This combination of personality traits makes discipline excruciating. He wants nothing more than to have fun, make other people happy, or help and he’s absolutely determined to do it no matter what. I can’t think of a single time that he’s gotten in trouble for intentionally hurting something or someone or doing something wrong. If you push him too hard when he does something wrong regardless of his intentions, he dissolves into a highly sensitive mess and needs to be cuddled and hugged until he once again feels loved. If he feels that you’re mad at him at all, his answer is to hug it out, because that’s what helps him.

So, in summary, Mitchell is an absolutely phenomenal child with a fabulous personality 90% of the time. But when he’s determined about something, woe be the person who stands in his way. While Mitchell can’t communicate verbally very well, he has very strong opinions and finds a million other ways to try to get his point across. And while his verbal development isn’t great, that doesn’t mean I’m not ecstatic when he does figure out a word.
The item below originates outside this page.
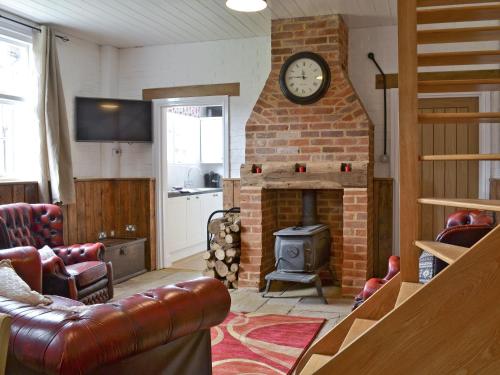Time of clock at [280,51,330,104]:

Sometimes I think he’s just messing with us with this speech thing, because even though he refuses to say “cat”, he proudly shouts “abacus” when he wants to play with it.
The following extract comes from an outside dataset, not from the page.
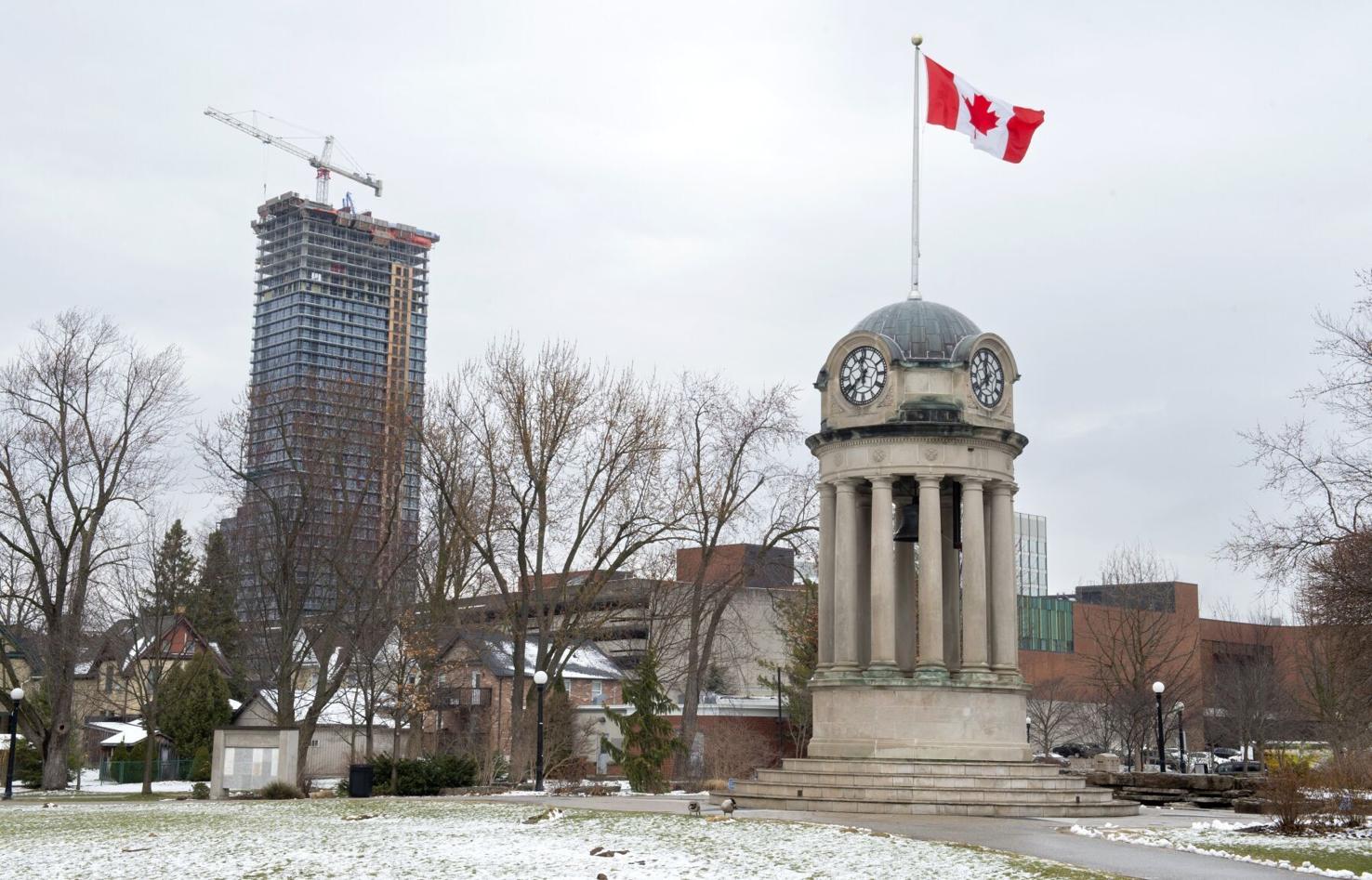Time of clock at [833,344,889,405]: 11:37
Right now he has all of his vowel sounds except “i” and several consonant sounds. The trick is getting him to combine the sounds into full words. Usually he just latches onto a vowel sound and possibly a consonant out of the word and just uses that for the word. For example, “please” = “eese” for him, “green” = “ee ee”, “blue” = “boo”, “milk” = “muh”, “juice” = “oosh”, etc. He does have several words that he says without fail, and even forms into sentences, such as “car go whee”. Throughout the day I hear lots of “car go wheeeeeee!” when he rolls the car down some sort of slope (usually a ramp, but often the stairs, off the couch, down the dog’s back…). He also does plenty of “whoa, whoa, whooooooooooooooooa!” That’s the sound of playing airplane with something, and the last “whooooooooa” is when the plane crashes, so it’s usually followed by “uh oh!” He’s obsessed with the snow (we have plenty of it), and especially with seeing cars go through the snow, so I can often find him sitting at the front window saying “car go snow!” He still refers to himself as Ya Ya. I have no idea how or why that came about, but he’ll still argue with you if you try to correct him.
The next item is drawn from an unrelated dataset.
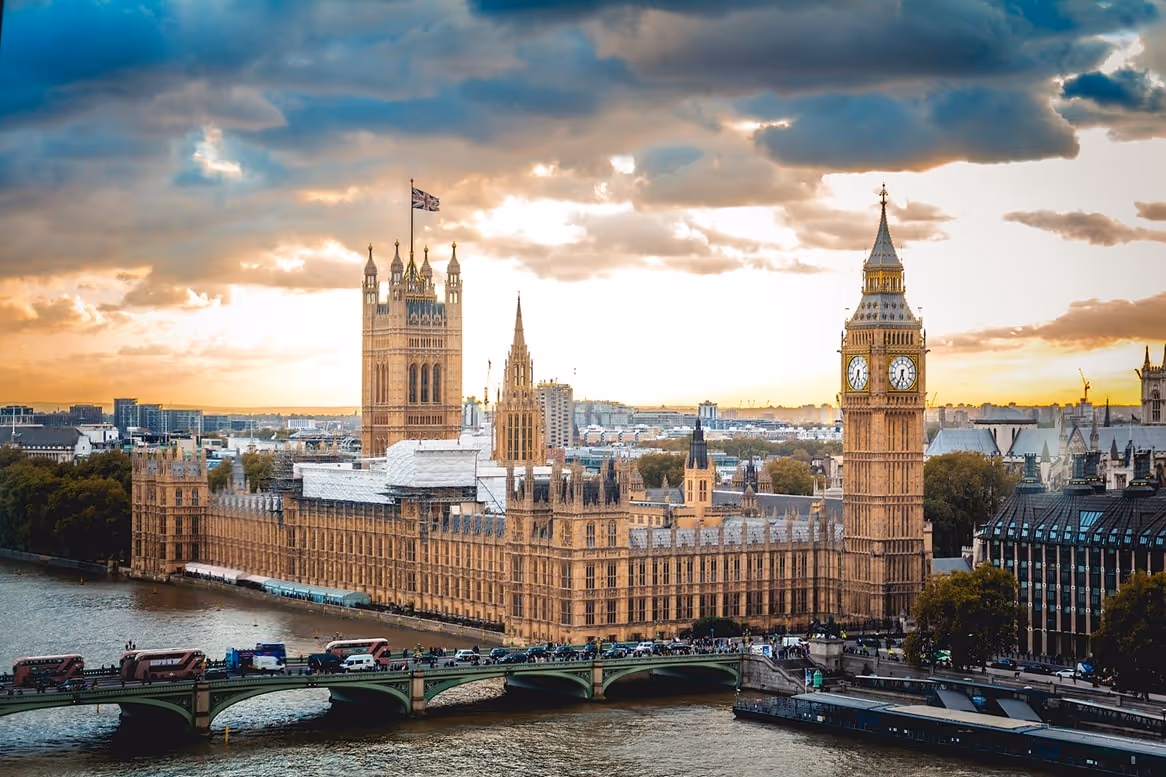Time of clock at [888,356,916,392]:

One word that he can say without fail is “yellow”. He uses that word approximately one million times per day. He will only wear yellow shirts, he prefers shows where one of the characters is yellow (Curious George and Sesame Street), his favorite book is “yellow door book” (a slide and find book with yellow trucks), his favorite toy is his yellow car (a metal taxicab), and any snack time or meal time he asks for yellow food. Luckily, his definition of yellow includes some shades of orange, so that helps, but I still had to take an emergency evening trip to find more yellow shirts.

He’s hit the toddler stage of “I’ll do it”. It’s a fun stage (that’s half sarcastic). He wants to do absolutely everything himself, from getting his own fork to unloading the dishwasher. You can tell he wants to do something for you if you start to do it and suddenly hear “Ya Ya Ya Ya Ya Ya” screaming its way toward you.

He loves reading books. Throughout the day we probably read five or eight different books at least ten times each. He knows his preferred books by heart, so he knows if you skip a page (not that you can, he turns the pages; refer to previous paragraph if you need to know why). His favorites include Brown Bear Brown Bear, his slide and find Trucks book, Goodnight Moon, his four Rachael Hale books (she’s a baby photographer), Peter Rabbit, I Saw an Ant on the Railroad Track, Rusty Robot, and a couple other books about trucks that came out of the Target dollar bins. His favorite toys are his kitchen, his Leap Frog alphabet radio, a singing dragon pull toy, his stacking cups and stacking blocks, a couple vintage Fisher Price Little People play houses, his vast collection of Hot Wheels and other cars and ramps, a ball pit, basketball goal, and the art easel with crayons and markers.

In the last couple months, he’s begun to show interest in TV shows. It started with Curious George and this week he added Sesame Street. When he watches Curious George, he generally just sits and watches. Since it’s always the same episode, he knows what’s going to happen but still gets worried or excited at certain parts (“dog car? dog car!” when the dog falls out of the car). With Sesame Street, though, he really interacts with the show. He dances along with the songs, talks and laughs at the various characters, stomps or claps when prompted, grabs the photo album to point at pictures of his family members when the characters are interacting with their family members, and even grabs his vintage Sesame Street Little People house and Little People to follow along with the episode. It’s adorable, to say the least.

Since the many previous posts have described every nauseatingly adorable detail of his interactions with Rosie, I’ll just say that he is nauseatingly adorable with her. If he continues this level of devotion to her, the poor girl will never have a moment to herself, will never have a boyfriend, but will also never have a bully.

It’s impossible to completely describe a person in a single blog post, but I hope I’ve come close. It kills me that his family can’t watch him develop into the fantastic child I know he’s going to be, but through this blog, I hope he won’t be too much of a surprise when we do see everyone.